O bilhete! O meu, o nosso bilhete: cheio de revelações incandescentes à minha menina – aquela que o cavaleiro enxergou na moça que se queria mulher  quando esperava os bois passarem...  Lendo-o, embora se esfarelando, recupero aquele momento que me propiciou transformações. Ainda pulsa a mensagem que ele jogou naquela rua de terra seca, avermelhando a minha face que, até então, não a tinha visto rachada. Meu gentil Cavaleiro a preencheu durante o tempo em que estivemos juntos. Sem que eu percebesse, a sua completude alimentou-me desde o início da nossa história: aquele em que nos encaramos. Revi o que fora uma flor vermelha, hoje apenas pó, nada mais.
Quem corria para o portão – a minha menina-moça – para ver aquelas passagens de bois, degusta, neste instante, os farelos do bilhete amarelado pelo tempo, na intenção de que o sangue, que há anos fora respingado nele, me fortaleça para continuar a minha marcha.  Ele roça o céu da minha boca amadurecida e agasalha a minha língua de mulher, saciando os galopes dos meus sentimentos. Não há espuma e nada escorre da minha boca, por isso engulo as revelações marcadas naquele bilhete a seco. A minha menina-moça de pés calçados partiu com ele.

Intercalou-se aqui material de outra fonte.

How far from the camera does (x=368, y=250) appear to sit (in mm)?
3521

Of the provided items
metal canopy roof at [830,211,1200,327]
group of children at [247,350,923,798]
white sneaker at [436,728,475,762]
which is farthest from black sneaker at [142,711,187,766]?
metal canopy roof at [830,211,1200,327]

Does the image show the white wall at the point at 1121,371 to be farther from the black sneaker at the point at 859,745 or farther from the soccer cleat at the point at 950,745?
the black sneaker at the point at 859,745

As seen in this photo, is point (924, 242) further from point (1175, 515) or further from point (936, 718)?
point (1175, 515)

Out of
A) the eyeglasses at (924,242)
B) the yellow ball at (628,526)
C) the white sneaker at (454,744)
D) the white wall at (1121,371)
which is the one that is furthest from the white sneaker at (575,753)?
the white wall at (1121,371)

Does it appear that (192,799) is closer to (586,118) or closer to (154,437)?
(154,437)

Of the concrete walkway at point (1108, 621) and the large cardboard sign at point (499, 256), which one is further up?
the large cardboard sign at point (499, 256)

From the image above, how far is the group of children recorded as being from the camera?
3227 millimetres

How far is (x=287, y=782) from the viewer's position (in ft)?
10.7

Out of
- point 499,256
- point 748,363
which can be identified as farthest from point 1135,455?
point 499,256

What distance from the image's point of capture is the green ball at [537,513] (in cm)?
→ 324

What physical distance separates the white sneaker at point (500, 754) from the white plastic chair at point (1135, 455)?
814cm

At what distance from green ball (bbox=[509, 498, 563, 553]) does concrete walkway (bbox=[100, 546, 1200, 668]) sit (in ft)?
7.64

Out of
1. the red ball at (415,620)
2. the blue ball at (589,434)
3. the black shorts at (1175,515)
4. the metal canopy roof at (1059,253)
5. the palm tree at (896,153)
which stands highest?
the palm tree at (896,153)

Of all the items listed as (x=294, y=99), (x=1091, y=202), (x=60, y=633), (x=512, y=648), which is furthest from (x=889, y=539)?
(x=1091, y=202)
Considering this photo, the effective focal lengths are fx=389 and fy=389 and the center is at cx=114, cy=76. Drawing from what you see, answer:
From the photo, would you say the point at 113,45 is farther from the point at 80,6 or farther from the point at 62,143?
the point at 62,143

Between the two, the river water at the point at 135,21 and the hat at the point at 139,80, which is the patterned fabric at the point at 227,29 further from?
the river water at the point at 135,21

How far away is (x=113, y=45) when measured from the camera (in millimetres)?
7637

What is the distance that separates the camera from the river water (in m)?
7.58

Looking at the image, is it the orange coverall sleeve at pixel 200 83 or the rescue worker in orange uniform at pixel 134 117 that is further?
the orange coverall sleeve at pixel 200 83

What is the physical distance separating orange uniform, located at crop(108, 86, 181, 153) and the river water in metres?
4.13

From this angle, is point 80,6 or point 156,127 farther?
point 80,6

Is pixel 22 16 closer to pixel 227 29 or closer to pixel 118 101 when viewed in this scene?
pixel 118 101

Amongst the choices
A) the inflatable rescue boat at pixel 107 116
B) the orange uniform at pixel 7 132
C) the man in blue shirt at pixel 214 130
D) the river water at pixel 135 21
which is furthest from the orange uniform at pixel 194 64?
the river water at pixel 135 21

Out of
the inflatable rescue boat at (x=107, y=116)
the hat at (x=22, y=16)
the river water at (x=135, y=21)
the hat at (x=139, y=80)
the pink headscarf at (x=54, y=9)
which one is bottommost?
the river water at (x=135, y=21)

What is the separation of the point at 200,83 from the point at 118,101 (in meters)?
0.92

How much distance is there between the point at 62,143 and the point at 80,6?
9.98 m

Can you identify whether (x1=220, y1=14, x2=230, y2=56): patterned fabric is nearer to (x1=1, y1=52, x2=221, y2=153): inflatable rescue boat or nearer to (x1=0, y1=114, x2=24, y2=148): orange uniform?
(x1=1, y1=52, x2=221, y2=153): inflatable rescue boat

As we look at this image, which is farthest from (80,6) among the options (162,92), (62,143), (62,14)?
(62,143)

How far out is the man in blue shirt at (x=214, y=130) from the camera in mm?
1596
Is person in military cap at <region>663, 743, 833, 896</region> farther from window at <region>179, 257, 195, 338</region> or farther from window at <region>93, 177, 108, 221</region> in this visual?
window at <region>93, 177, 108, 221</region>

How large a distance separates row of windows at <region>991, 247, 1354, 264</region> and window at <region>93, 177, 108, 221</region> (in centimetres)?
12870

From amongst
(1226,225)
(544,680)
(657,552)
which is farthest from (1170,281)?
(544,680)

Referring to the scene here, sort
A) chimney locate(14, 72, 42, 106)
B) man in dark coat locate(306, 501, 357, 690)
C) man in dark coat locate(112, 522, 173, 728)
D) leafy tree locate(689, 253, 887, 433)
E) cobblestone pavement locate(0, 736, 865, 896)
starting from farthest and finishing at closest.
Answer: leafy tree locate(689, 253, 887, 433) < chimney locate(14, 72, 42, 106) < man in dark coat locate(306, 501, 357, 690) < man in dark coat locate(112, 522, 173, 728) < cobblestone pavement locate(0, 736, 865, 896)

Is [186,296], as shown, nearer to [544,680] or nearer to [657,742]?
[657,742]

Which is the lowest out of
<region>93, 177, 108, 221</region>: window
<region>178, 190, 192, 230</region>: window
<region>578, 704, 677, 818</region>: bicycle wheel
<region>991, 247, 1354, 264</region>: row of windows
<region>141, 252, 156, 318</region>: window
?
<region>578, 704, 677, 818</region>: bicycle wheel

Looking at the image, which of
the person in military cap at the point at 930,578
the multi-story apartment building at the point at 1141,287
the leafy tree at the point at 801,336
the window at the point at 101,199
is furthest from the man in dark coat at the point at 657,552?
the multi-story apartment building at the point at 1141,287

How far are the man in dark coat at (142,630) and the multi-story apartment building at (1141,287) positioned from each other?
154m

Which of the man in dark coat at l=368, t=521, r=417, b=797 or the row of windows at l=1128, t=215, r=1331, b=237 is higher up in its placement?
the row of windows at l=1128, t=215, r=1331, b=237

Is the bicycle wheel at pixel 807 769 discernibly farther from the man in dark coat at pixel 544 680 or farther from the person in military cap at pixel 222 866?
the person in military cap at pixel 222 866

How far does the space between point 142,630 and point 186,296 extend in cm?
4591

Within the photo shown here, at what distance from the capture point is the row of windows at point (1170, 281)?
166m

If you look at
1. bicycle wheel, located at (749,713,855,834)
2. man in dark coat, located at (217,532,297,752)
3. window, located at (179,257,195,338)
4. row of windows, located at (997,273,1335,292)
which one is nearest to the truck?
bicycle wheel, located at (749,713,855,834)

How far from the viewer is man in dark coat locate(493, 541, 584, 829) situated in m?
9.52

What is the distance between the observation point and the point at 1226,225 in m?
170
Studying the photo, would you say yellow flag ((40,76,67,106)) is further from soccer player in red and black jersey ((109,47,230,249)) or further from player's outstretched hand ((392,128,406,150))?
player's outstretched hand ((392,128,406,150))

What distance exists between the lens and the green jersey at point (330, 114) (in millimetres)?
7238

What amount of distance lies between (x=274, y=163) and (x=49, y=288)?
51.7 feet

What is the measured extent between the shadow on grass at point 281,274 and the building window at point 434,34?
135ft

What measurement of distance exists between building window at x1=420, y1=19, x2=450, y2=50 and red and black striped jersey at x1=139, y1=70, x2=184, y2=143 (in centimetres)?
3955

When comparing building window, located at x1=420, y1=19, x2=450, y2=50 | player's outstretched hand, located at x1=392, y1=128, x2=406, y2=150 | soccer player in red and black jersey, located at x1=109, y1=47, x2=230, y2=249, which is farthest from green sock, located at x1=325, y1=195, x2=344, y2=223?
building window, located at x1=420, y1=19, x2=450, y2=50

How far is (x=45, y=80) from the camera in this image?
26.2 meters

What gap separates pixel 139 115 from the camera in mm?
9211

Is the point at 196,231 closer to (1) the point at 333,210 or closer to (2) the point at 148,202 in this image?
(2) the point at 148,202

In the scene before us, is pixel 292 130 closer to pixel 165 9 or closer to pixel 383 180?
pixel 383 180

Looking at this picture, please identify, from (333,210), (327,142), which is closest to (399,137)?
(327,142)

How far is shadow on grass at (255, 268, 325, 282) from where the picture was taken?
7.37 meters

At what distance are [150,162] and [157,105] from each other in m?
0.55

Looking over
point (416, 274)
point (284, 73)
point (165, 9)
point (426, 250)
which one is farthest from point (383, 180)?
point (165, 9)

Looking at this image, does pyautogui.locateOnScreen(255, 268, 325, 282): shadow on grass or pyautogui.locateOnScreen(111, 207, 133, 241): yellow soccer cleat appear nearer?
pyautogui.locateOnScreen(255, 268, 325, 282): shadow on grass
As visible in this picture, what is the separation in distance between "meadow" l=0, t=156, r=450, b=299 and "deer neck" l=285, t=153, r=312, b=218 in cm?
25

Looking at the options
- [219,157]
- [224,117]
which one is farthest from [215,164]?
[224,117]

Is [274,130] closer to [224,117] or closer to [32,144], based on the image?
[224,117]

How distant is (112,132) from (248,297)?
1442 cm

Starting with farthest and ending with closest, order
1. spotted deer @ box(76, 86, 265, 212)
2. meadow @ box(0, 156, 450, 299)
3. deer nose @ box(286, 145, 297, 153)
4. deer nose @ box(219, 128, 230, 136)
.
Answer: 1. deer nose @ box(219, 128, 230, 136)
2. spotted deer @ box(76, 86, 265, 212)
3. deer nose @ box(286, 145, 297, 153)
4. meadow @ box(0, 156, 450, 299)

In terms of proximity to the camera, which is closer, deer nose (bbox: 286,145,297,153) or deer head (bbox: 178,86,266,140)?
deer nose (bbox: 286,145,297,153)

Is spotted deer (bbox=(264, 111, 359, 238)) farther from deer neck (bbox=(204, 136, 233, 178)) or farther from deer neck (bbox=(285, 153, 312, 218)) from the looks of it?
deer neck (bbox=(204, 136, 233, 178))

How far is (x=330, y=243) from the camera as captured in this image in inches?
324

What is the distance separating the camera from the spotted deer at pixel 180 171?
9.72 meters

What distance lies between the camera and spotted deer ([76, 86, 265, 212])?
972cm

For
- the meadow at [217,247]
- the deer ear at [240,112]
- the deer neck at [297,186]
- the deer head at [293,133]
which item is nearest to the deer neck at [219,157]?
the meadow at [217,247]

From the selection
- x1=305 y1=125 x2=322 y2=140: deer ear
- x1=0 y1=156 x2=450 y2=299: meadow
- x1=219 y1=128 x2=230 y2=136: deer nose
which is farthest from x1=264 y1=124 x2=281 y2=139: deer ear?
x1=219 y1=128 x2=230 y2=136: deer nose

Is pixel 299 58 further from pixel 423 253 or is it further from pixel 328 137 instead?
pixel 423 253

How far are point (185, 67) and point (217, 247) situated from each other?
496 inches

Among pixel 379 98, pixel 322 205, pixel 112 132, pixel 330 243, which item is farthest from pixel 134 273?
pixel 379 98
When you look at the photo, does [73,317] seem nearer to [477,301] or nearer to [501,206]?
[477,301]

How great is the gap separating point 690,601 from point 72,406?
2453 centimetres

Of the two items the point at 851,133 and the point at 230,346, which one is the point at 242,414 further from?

 Agora, calço-me os pés de mim mesma, assumindo minha rédea, tomando a marcha como minha, consciente de levar – até onde o meu olhar alcançar – o roteiro que agora é só meu,  como quem vai para o matadouro, mas sem recuar diante da luta sabendo, por ter aprendido com ele - meu Cavaleiro - desde quando nos encaramos - “como e por que” lutar:   marca registrada do meu Cavaleiro Negro em mim,  alimento do meu ser.
A Moça não me pode acompanhar.  Marcho  só, juntando meu olhar, definindo meu trajeto.

Autoria: Rita de Cássia Zuim Lavoyer , Araçatuba/novembro 2015.